-------- DATA IN THIS EXERCISE
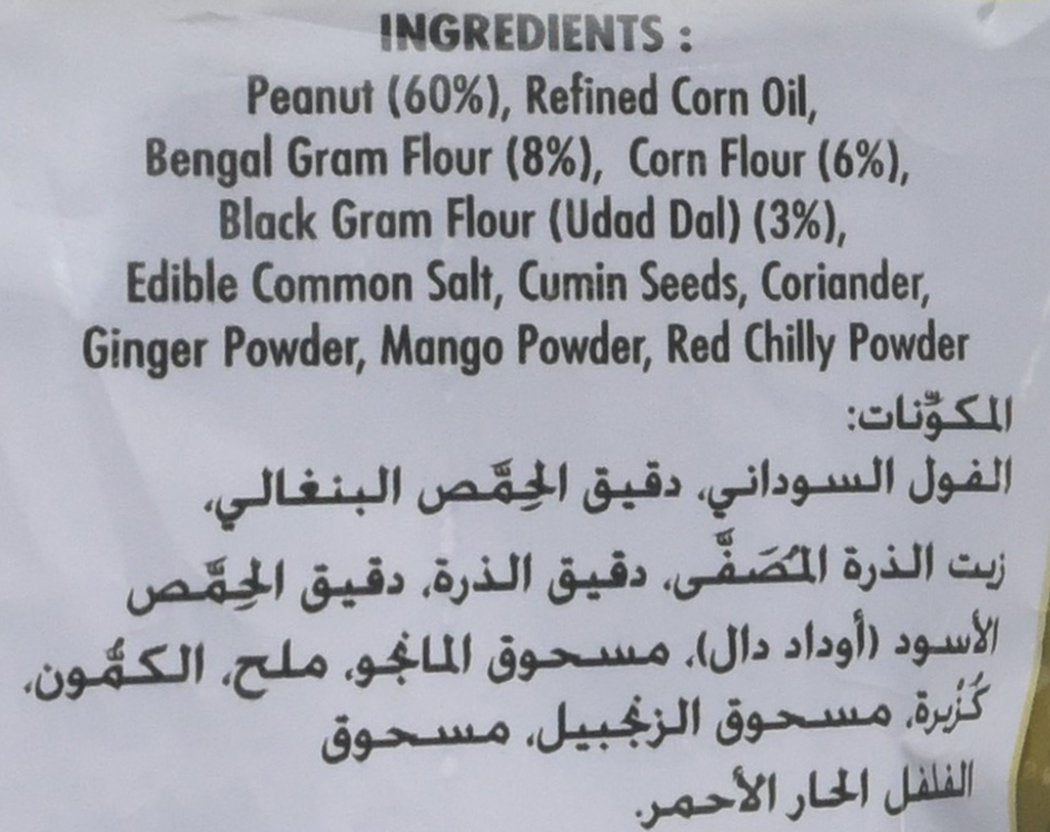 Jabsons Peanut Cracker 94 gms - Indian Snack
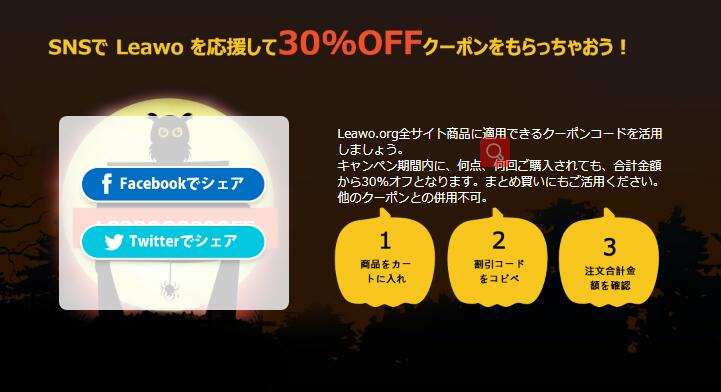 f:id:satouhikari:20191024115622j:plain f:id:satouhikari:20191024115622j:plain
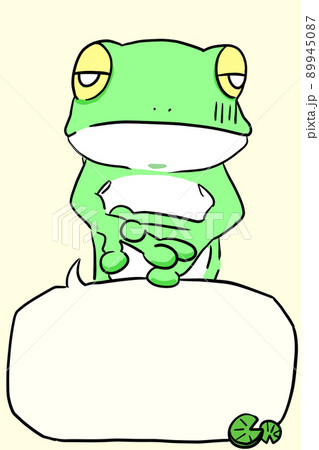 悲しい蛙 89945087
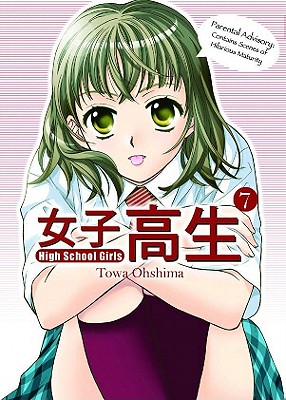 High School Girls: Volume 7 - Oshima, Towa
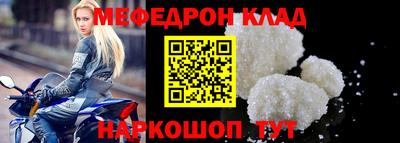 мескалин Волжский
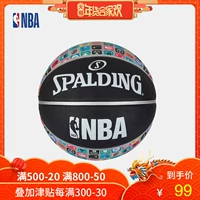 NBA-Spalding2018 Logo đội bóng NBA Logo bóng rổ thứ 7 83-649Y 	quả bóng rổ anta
----------------
-------- DATA IN THIS EXERCISE
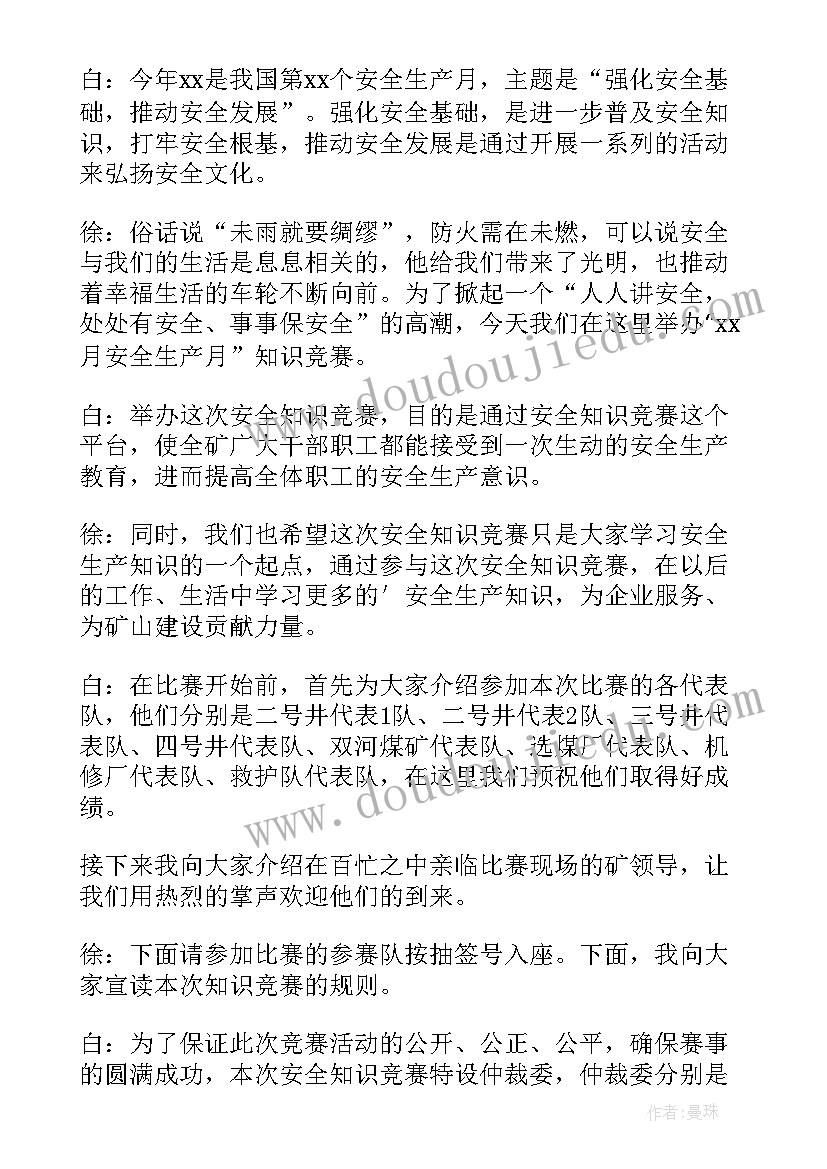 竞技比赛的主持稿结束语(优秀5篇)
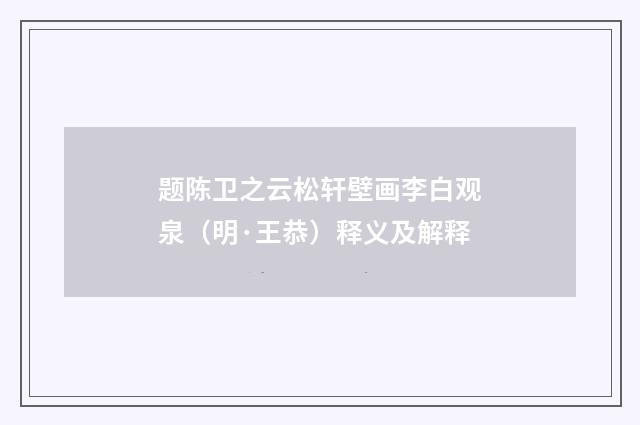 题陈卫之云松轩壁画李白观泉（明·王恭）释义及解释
----------------
From the line with "Jabsons Peanut Cracker 94 gms - Indian Snack" up to and including the line with "NBA-Spalding2018 Logo đội", substitute "Cashew" for "Peanut" in the listing and write those lines out again with nothing else changed. Leave the pictures out of your answer.

 Jabsons Cashew Cracker 94 gms - Indian Snack
 f:id:satouhikari:20191024115622j:plain f:id:satouhikari:20191024115622j:plain
 悲しい蛙 89945087
 High School Girls: Volume 7 - Oshima, Towa
 мескалин Волжский
 NBA-Spalding2018 Logo đội bóng NBA Logo bóng rổ thứ 7 83-649Y 	quả bóng rổ anta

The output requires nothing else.